Prolongation des titres-restaurant pour les courses alimentaires jusqu’en 2026 provoque mécontentement des restaurateurs

Pouvoir d'achat : la possibilité de faire ses courses avec des titres-restaurant dans les supermarchés, prolongée jusqu'à fin 2026
          Le parlement a prolongé l’utilisation des titres-restaurant pour l’achat de courses alimentaires à l'unanimité, ce qui suscite un important mécontentement de la part des restaurateurs.

Les députés et sénateurs ont voté à l’unanimité pour étendre l’utilisation des titres-restaurant aux achats de denrées alimentaires, ce qui a provoqué une vague de mécontentement parmi les professionnels de la restauration.
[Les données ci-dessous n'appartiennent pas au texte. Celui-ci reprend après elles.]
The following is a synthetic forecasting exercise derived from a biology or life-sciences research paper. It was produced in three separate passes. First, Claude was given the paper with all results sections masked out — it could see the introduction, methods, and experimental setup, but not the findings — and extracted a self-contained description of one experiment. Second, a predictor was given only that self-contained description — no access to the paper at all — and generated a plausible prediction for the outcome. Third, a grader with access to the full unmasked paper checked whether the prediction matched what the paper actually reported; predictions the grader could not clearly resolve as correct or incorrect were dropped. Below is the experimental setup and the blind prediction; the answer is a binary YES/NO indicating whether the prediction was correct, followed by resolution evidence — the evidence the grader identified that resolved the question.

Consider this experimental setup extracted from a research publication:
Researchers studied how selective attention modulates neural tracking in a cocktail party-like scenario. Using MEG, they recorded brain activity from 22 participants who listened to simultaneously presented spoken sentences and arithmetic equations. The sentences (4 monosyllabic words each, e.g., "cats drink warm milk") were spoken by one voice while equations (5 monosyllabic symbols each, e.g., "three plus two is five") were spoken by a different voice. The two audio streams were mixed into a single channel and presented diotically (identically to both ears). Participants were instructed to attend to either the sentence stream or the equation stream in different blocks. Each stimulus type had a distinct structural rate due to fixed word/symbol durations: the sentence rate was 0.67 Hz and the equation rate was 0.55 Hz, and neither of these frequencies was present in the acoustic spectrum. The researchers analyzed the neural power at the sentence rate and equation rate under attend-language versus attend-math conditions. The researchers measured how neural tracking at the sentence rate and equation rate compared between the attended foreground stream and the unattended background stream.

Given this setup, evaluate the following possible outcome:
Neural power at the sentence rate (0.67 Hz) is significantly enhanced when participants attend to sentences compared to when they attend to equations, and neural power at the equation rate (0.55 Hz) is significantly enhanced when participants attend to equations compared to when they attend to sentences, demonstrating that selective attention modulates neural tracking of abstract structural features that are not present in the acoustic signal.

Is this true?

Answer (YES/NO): YES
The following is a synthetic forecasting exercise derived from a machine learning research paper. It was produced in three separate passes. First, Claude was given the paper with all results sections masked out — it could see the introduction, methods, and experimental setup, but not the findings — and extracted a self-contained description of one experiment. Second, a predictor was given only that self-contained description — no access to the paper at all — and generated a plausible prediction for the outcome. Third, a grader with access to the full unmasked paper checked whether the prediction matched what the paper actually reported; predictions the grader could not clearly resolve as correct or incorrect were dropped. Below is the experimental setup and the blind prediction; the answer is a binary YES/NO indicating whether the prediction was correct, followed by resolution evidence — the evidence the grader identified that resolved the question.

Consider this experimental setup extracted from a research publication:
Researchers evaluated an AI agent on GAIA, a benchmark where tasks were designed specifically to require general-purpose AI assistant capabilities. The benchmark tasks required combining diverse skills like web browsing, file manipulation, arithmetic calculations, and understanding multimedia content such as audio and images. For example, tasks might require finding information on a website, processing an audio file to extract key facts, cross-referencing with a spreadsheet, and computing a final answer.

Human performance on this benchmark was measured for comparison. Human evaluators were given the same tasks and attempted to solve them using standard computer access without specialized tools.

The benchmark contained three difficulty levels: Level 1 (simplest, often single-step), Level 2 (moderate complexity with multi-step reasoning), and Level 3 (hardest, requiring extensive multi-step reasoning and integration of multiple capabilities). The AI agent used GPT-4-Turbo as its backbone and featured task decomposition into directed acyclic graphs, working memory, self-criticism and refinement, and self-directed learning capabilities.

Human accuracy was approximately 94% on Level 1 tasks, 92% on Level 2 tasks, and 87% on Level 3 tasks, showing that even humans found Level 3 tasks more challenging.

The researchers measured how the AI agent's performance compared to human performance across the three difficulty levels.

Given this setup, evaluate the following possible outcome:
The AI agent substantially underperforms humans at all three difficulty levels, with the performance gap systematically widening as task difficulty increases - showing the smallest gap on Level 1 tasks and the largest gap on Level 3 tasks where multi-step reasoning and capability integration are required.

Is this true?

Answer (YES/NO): YES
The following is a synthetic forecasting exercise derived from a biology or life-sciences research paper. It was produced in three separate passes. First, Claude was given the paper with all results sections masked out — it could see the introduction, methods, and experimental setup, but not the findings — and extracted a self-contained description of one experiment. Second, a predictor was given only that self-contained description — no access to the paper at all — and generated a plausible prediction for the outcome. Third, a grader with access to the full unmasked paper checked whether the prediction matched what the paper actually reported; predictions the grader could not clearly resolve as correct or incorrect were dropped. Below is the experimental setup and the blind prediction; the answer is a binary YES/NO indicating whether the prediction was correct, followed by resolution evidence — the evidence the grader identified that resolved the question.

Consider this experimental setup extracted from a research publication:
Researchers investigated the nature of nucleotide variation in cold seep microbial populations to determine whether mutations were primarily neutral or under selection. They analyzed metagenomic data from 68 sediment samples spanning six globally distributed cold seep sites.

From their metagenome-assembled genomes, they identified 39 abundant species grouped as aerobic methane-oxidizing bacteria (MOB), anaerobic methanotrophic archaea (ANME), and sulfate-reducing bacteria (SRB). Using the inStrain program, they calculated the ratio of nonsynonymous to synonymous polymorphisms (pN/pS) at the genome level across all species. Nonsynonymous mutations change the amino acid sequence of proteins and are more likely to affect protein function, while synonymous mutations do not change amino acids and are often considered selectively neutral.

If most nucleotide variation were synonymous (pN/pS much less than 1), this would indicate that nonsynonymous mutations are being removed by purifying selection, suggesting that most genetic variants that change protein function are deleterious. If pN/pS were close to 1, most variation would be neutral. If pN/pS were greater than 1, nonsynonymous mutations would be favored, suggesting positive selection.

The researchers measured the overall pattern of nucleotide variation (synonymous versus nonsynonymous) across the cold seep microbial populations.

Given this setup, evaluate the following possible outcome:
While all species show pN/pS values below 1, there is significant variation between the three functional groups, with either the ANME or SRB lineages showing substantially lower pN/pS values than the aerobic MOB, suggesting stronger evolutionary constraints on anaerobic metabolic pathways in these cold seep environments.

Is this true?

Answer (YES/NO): NO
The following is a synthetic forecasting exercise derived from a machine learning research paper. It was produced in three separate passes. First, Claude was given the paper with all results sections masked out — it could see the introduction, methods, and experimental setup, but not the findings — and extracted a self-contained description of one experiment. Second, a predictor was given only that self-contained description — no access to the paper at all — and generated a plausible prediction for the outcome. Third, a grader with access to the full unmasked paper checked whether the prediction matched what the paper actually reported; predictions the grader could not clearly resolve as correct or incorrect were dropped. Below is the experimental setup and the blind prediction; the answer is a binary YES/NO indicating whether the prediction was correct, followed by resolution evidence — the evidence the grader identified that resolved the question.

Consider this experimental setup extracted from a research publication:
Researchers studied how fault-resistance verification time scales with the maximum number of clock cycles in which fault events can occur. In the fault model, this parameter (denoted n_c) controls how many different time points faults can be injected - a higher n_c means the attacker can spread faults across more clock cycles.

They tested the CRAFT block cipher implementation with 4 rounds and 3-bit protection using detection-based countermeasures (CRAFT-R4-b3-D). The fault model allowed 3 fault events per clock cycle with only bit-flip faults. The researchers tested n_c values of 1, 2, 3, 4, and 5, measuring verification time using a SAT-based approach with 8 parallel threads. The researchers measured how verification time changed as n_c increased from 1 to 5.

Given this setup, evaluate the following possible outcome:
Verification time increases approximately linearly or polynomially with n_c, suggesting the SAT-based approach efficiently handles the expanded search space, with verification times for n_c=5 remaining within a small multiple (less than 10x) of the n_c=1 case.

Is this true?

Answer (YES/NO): YES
Chute du gouvernement Barnier et fin de l’utilisation des titres-restaurant dans les supermarchés

En fin d’année 2024, la chute du gouvernement Barnier a eu des conséquences inattendues sur l’examen d’un texte autorisant l’utilisation des titres-restaurant dans les grandes surfaces pour l’achat de produits alimentaires. Sans cette loi, il n’était alors plus possible, depuis le 31 décembre, de payer des produits comme le riz, les pâtes, la viande, avec des titres-restaurant. Cependant, il était encore autorisé d’utiliser ces titres pour des produits consommables immédiatement, tels que des salades ou des sandwichs.

La plupart des grandes enseignes continuaient d’accepter les titres-restaurant, tablant sur une adoption prochaine du texte, mais cette pratique restait dans une zone grise. Cependant, le Sénat est intervenu le mardi 14 janvier 2025 en votant une loi prolongeant cette dérogation. En effet, à l’origine, les titres-restaurant n’étaient pas destinés à être utilisés en grande surface, mais plutôt dans les restaurants ou brasseries pour la pause déjeuner. Depuis la pandémie de Covid-19, cette utilisation dans les supermarchés s’est développée et a été prolongée, permettant aux salariés de dépenser jusqu’à 25 euros par jour maximum.

Il était donc difficile de revenir en arrière, car plus de 97% des détenteurs de titres-restaurant souhaitaient conserver cette liberté d’utilisation. Cela représente un réel avantage en termes de pouvoir d’achat pour près de cinq millions et demi de salariés. Malgré les divergences, l’ensemble des groupes politiques a voté ce texte à l’unanimité à l’Assemblée nationale puis au Sénat.

La réaction de la grande distribution et des restaurateurs

Les grandes enseignes de la grande distribution se sont réjouies de la reconduction de cette autorisation, qui contribue significativement à leur chiffre d’affaires. En jeu, il y a 9,4 milliards d’euros pour une moyenne de 8,75 euros par titre.

En revanche, les restaurateurs ont exprimé leur mécontentement, considérant qu’il s’agit d’une perte importante pour leur secteur. De son côté, le gouvernement s’est satisfait de l’adoption du texte, soulignant que cela laissera le temps de réfléchir à une réforme ambitieuse de cet avantage social.

L’objectif est de moderniser ce dispositif pour le rendre plus adapté à l’époque actuelle, notamment en tenant compte du télétravail et des nouvelles habitudes alimentaires des Français, qui privilégient de plus en plus la préparation de repas chez eux plutôt que de déjeuner au restaurant.